読解用抜粋.
----------------------------------------

原子修先生『太宰治 母源への回帰』刊行記念インタビュー

原子修先生『太宰治 母源への回帰』刊行記念インタビュー

7月発売の『太宰治 母源への回帰』の著者、原子修先生に
本書を書かれたときのお話をお伺いしました。



編集部 本書『太宰治 母源への回帰』の構想を思いつかれたのはいつ頃ですか?

原子修先生(以下「原子」) これは相当早いんです。四十年くらい前に“縄文の血”に目覚めたんです。一番のきっかけというのは、私の苗字。「原子」という苗字がどうも不思議なので、これは当て字じゃないかなと思って、いろいろと調べていったんです。
実は旧制中学校時代に同級生が私をからかって「ぱらこ、ぱらこ」と言っていたんです。彼は馬鹿にしていたつもりだったんでしょうけど、私は「えーっ」という感じを受けて、そのほうが実感があるなと思ったんです。
 
編集部 へえ、「ぱらこ」のほうがしっくりきたんですか?

原子 「パラ」は縄文語・アイヌ語地名で「広い」という意味なんです。「コ」は縄文語・アイヌ語地名では「コッ」で谷という意味です。実は、「はらこ」というのは「パラ・コッ」が訛って変化した地名から来た苗字なんです。だから、私の本名は「広谷」なんです。
 
編集部 広谷さんだったんですね。(笑)

原子 はい。はっはっは。永田方正(ながたほうせい)という明治期の研究者がいて、『北海道蝦夷語 地名解(ちめいかい)』(1891年)という本を出しているんですね。それを見たら、「パラ・コッ」という地名があったんです。これは非常にうれしかったですね。自分の普段使っている苗字が縄文語から来ているとわかって。

編集部 アイヌ語とはまた違うんですか?

原子 アイヌ語というのは縄文語系の言葉ですね。縄文語がどのようにアイヌ語につながったか。それについての研究はこれからの大きな課題でしょうね。ともあれ、私の先祖は津軽ですから、私は津軽の縄文人の血を受け継いでいるらしいんです。


〈三内丸山遺跡 http://www.i-treasury.net/

編集部 三内丸山遺跡もありますね。

原子 ええ。あの一帯は紛れもなく当時非常に栄えた縄文の郷(さと)だったようですね。

編集部 中心地だったんですか?

原子 でも厳密に言えば、縄文時代は全地域がそれぞれ独立した地域共同体の世界で、それが自然に連帯していたようなんです。そんな訳で津軽の縄文世界が私の原郷であるという思いがだんだん強まってきたんですね。

編集部 その前から太宰は読まれていたんですよね?

原子 ずっと読んでいましたけど、そういう目で見るということはしていなかったんです。同じ縄文を原郷として生きた現代の津軽の人のなかで、そういった縄文の原郷を芸術に取り入れたのは誰かというと、まずは棟方志功ですね。

編集部 へえ。棟方志功は大好きです。

原子 非常に奔放で自由人。おおらかで激しいでしょう? 彼は縄文世界の自由感に満ち溢れた人です。それでは文学は、となったときに、「あっ、太宰治。金木町! 私の祖先の地、五所川原と隣の町だ!」ということで、そういう目で太宰を読みだしたんです。そしたら、そこにあるわあるわ(笑)。縄文の残響が。それですっかり虜になっちゃったんです。それが、ちょうど三十年くらい前のことです。それから大学の講義にも取り込んで、主な作品を全部読んで、それが今回の評論書に結びついた、という訳なのです。

----------------------------------------

提示資料.
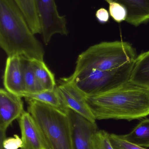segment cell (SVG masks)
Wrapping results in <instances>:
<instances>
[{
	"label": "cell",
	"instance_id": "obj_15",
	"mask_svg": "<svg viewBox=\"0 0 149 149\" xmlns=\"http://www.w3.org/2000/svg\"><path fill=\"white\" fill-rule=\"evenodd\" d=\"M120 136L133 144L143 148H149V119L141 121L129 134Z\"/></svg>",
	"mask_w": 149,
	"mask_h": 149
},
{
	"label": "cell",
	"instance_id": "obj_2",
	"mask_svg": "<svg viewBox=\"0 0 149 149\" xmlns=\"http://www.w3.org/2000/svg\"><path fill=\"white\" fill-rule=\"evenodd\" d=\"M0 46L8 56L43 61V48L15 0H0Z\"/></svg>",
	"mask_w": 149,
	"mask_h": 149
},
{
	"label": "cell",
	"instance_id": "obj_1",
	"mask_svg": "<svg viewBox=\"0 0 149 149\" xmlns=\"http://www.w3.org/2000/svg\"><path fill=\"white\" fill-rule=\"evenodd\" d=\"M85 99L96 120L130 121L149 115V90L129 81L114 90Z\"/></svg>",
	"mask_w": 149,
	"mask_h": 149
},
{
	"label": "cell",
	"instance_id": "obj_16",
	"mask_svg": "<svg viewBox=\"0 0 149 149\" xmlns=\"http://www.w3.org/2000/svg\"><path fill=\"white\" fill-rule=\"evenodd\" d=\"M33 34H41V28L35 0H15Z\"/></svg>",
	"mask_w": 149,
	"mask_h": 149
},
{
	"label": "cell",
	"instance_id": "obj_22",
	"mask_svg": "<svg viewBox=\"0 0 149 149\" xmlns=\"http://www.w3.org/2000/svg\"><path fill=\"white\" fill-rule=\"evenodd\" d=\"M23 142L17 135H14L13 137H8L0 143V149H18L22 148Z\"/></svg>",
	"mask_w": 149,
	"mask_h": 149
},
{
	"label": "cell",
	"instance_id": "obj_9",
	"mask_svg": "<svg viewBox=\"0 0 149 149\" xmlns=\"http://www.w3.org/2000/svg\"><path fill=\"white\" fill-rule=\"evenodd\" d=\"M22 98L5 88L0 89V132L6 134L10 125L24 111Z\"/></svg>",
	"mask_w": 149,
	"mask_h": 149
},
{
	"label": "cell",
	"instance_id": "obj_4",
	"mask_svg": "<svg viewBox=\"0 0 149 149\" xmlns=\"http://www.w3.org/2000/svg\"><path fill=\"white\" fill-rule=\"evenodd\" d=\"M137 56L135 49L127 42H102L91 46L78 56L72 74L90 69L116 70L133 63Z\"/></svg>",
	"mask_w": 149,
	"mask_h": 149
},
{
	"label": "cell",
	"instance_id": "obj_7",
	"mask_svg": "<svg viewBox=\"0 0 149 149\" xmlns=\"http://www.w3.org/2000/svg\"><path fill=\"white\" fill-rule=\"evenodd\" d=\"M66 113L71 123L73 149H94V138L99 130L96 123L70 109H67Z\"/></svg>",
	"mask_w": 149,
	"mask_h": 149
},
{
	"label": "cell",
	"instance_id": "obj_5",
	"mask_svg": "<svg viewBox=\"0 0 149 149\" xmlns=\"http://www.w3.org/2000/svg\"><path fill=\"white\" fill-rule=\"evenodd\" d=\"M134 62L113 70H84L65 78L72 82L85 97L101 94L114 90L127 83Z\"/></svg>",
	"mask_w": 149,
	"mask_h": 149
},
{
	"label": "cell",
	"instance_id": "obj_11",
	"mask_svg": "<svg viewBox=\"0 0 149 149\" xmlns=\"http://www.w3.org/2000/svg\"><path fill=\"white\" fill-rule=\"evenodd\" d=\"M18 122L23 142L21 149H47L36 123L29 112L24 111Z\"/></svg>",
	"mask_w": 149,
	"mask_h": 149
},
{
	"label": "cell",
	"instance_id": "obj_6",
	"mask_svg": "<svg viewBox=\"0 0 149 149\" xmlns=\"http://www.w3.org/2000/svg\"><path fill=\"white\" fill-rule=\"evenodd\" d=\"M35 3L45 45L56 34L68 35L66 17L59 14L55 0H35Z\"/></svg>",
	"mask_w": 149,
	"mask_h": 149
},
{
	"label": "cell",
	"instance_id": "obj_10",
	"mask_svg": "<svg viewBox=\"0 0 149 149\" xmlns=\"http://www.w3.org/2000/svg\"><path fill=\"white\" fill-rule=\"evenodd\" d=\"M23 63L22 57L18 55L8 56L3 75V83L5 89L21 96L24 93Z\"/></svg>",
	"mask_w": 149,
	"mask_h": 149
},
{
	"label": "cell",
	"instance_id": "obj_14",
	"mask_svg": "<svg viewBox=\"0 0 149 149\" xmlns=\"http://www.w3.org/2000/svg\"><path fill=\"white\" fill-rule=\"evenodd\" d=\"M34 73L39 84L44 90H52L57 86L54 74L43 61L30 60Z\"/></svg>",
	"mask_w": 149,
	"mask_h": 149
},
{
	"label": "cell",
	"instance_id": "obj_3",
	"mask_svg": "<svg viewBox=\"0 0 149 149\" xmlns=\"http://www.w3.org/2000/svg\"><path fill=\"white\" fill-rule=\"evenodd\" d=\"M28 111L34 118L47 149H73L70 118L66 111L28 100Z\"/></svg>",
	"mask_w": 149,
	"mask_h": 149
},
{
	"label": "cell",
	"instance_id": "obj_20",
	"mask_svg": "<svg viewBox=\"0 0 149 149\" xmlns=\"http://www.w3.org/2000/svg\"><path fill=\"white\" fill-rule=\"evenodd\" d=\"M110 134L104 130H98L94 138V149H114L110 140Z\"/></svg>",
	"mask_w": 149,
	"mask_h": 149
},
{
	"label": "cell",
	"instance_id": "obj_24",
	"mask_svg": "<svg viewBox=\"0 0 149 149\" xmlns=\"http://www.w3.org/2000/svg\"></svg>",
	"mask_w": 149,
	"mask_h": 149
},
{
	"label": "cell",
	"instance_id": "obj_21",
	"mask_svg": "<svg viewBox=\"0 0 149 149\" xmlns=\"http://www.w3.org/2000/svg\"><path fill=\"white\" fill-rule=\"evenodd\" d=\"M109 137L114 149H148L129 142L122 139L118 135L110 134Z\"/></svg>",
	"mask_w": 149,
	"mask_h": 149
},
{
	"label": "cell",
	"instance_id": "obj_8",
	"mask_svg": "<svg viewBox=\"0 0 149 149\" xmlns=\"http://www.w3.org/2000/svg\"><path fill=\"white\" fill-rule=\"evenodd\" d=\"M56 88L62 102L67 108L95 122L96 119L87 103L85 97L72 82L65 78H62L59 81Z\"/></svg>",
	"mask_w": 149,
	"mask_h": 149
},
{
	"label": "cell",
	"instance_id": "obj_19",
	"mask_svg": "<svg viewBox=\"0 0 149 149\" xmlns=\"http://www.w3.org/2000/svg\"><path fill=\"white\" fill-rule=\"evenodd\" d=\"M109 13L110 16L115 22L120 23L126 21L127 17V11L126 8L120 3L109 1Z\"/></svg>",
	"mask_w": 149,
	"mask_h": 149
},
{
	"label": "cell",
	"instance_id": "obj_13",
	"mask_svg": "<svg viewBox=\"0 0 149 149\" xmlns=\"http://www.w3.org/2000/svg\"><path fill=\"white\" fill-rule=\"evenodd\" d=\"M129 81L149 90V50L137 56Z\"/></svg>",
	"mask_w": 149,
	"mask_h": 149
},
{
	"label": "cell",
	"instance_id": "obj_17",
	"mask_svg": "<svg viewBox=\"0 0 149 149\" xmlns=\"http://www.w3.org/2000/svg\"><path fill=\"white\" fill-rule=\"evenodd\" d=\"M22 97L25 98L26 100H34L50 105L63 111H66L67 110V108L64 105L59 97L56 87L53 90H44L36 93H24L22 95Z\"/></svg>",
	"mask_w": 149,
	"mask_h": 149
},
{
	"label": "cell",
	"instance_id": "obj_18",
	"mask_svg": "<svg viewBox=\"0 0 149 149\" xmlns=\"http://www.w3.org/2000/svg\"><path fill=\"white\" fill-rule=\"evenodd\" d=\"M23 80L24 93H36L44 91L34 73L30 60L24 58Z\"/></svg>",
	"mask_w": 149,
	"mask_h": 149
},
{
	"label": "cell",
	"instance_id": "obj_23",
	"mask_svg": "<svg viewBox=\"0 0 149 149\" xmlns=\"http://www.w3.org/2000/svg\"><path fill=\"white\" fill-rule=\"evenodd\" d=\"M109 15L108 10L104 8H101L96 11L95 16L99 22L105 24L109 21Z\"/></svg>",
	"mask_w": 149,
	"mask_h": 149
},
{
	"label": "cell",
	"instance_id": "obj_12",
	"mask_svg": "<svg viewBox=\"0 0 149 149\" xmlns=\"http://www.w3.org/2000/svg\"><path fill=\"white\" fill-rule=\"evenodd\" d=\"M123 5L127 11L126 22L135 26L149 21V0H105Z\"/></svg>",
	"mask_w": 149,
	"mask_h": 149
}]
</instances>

----------------------------------------

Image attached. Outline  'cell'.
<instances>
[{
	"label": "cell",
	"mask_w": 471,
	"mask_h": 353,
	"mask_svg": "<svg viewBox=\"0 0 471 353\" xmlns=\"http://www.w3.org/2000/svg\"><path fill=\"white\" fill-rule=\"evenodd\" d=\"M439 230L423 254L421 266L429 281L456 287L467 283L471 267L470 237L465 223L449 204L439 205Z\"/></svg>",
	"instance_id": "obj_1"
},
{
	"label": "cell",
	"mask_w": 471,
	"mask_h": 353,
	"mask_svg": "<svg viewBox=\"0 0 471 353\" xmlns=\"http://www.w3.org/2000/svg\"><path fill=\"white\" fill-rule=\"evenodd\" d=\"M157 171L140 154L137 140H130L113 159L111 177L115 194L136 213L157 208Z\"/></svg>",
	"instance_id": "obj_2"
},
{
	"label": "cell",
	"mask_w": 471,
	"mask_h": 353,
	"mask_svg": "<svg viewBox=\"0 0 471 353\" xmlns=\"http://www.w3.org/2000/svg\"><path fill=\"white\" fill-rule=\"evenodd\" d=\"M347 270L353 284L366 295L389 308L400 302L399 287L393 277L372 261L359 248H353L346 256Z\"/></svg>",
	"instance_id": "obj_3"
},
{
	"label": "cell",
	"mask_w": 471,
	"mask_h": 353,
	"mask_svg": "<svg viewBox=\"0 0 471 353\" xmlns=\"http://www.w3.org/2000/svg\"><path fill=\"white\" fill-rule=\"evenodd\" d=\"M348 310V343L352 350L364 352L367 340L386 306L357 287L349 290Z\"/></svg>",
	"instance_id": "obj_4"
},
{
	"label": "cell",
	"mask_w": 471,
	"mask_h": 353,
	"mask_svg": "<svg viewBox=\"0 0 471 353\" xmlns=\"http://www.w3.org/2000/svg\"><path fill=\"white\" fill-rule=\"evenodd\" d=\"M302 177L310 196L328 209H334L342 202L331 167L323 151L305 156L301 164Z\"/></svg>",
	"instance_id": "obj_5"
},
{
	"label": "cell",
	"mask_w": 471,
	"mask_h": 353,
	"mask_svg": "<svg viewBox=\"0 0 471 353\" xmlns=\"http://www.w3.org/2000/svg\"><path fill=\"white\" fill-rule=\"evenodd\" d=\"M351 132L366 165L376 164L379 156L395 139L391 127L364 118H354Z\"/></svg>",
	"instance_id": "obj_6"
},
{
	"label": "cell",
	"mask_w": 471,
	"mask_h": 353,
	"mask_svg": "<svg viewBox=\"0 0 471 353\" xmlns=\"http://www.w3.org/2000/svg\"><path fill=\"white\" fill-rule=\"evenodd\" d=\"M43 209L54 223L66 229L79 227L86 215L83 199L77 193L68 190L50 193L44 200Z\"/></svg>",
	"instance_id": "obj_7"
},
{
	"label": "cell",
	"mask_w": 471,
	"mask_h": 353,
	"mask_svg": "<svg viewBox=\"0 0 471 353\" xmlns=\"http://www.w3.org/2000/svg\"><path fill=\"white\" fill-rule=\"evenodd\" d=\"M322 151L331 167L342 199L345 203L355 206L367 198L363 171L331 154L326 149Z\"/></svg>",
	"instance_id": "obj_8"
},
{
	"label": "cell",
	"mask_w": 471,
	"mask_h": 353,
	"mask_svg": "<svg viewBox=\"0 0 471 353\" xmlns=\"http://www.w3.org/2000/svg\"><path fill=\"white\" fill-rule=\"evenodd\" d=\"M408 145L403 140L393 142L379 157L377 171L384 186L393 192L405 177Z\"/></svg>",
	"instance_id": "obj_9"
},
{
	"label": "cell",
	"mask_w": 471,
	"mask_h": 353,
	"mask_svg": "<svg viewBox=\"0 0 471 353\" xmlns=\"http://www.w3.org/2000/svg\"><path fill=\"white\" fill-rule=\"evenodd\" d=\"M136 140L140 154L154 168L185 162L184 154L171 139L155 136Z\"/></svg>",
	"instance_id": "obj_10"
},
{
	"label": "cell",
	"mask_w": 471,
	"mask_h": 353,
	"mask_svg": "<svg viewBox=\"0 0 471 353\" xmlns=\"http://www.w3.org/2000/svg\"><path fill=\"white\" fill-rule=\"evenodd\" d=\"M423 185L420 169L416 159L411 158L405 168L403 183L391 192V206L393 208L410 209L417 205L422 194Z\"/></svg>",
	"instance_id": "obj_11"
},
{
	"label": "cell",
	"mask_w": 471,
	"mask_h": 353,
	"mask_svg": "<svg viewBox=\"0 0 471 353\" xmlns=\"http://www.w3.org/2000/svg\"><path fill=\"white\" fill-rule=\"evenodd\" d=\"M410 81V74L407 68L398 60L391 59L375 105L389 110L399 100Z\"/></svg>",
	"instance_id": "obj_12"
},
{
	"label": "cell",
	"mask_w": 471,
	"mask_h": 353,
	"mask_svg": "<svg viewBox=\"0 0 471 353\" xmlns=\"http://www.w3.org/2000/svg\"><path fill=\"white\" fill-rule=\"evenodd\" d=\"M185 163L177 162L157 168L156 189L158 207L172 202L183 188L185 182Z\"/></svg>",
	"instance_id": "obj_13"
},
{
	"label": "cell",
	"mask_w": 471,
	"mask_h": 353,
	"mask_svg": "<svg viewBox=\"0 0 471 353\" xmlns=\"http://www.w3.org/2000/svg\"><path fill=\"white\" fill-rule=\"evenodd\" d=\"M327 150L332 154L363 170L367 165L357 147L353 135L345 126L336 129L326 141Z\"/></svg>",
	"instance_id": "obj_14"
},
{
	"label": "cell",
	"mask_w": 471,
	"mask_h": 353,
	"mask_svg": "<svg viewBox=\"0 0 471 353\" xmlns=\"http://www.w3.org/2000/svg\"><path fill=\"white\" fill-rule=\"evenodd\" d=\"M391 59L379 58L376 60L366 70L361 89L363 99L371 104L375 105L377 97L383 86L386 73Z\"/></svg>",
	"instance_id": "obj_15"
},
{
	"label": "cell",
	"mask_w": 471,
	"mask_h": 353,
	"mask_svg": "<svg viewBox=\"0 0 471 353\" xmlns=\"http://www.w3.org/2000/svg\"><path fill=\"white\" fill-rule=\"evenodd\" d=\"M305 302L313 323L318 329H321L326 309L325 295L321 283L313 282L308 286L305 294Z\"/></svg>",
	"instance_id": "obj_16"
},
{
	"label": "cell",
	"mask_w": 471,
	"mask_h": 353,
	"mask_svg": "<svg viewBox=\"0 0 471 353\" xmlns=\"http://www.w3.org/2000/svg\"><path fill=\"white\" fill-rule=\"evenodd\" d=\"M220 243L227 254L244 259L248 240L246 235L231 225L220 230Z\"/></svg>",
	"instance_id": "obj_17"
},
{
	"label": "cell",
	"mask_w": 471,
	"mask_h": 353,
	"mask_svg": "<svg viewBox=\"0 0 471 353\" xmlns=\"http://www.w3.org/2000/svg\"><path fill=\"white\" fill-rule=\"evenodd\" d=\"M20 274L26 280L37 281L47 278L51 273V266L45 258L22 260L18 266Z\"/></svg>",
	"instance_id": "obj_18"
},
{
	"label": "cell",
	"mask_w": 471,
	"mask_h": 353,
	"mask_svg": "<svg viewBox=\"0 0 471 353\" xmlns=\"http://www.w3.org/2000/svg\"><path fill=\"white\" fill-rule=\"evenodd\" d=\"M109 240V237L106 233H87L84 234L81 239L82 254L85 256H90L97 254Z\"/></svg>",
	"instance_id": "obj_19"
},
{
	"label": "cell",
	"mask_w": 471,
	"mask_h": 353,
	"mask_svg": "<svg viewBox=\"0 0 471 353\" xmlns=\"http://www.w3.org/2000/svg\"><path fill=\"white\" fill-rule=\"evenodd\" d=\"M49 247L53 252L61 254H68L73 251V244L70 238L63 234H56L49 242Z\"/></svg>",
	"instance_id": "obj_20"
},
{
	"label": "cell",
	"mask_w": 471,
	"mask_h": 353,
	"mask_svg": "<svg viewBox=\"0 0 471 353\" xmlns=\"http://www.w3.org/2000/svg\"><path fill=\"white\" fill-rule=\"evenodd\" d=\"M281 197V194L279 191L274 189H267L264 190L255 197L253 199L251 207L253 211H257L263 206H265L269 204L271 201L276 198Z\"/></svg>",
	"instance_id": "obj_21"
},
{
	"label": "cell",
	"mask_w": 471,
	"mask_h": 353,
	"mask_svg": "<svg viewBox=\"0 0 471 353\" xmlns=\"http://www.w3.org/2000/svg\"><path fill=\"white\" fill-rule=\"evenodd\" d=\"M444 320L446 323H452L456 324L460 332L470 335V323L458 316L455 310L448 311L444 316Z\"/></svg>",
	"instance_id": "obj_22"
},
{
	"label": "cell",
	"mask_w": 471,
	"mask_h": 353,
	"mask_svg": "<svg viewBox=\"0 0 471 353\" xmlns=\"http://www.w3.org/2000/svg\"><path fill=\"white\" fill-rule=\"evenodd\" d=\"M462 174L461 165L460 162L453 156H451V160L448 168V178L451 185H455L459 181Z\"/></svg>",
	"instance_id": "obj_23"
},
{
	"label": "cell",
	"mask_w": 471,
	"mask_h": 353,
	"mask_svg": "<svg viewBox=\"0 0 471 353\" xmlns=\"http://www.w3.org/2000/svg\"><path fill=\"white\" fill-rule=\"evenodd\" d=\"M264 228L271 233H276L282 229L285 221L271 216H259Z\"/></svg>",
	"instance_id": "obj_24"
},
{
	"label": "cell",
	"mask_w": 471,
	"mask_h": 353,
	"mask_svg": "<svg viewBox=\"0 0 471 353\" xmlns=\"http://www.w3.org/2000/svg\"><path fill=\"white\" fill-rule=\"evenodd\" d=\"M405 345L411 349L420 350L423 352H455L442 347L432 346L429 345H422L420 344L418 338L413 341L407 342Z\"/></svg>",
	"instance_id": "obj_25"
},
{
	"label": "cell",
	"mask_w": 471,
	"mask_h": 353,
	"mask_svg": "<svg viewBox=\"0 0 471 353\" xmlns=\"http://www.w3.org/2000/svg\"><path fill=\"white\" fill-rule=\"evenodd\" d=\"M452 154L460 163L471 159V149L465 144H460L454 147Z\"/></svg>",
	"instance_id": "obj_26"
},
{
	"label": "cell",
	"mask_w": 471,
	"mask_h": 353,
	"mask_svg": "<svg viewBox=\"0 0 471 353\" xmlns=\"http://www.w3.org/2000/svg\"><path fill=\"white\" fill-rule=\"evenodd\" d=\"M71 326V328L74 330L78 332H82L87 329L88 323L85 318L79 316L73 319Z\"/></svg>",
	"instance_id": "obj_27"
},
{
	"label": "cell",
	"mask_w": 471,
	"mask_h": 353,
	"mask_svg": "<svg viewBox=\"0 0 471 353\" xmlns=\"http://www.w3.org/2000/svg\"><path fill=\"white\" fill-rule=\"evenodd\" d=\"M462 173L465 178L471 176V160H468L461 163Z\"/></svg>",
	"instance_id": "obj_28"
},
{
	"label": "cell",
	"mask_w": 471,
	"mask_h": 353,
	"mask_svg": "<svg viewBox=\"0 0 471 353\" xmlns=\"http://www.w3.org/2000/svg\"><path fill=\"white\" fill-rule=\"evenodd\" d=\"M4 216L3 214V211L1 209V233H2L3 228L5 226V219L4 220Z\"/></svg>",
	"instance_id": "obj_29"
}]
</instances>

----------------------------------------

『太宰治 母源への回帰』刊行記念インタビューを、最後の発言の後から引き取って書き継いでください。

編集部 講義のときの学生さんたちの反響はどうだったんですか?

原子 文学部がないところなので、一般教養として開講しました。

編集部 かなり集まったんじゃないですか?

原子 1100人くらい。

編集部 それは大学生だけですか?

原子 そうです。全学部の学生の共通科目でしたから、常時1100人くらい受講者がいましたね。一年間いろいろな映像を使ったりしながらやりました。できるだけ立体的に、興味深く。
 
編集部 本文中にでてくる“カミサマ”(編集部注:津軽地方の祈祷者。ゴミソともいう)の話も面白かったです。

原子 小樽にも“カミサマ”と言われる女性がいたんです。地元の人はよく人捜しとか、困ったことがあったら行って、お告げを聴くのです。そのカミサマのところに行ってみたんですよ。その人はやっぱり、もともと先祖が津軽なんです。

編集部 そうなんですか。

原子 道南の茅部(かやべ)という町で、お父さんが神社の神主さんをやっていたらしい。彼女は非常に巫女の資質が豊かなので、イタコさんになったということです。ただ、イタコというのは道南では職業化できないので、カミサマになったということです。

編集部 その方にお会いしてどうでしたか?

原子 太宰治の乳母のタケさんの世界が、小さい頃から太宰治に強く影響していたんだな、ということがわかりました。タケさんの娘さんがいらっしゃるとわかったので、タケさんが嫁いだ小泊の金物屋さんまで、私も行きました。

編集部 まさに、太宰の小説『津軽』の旅ですね

原子 そしたら、そこにいたのが息子さんでした。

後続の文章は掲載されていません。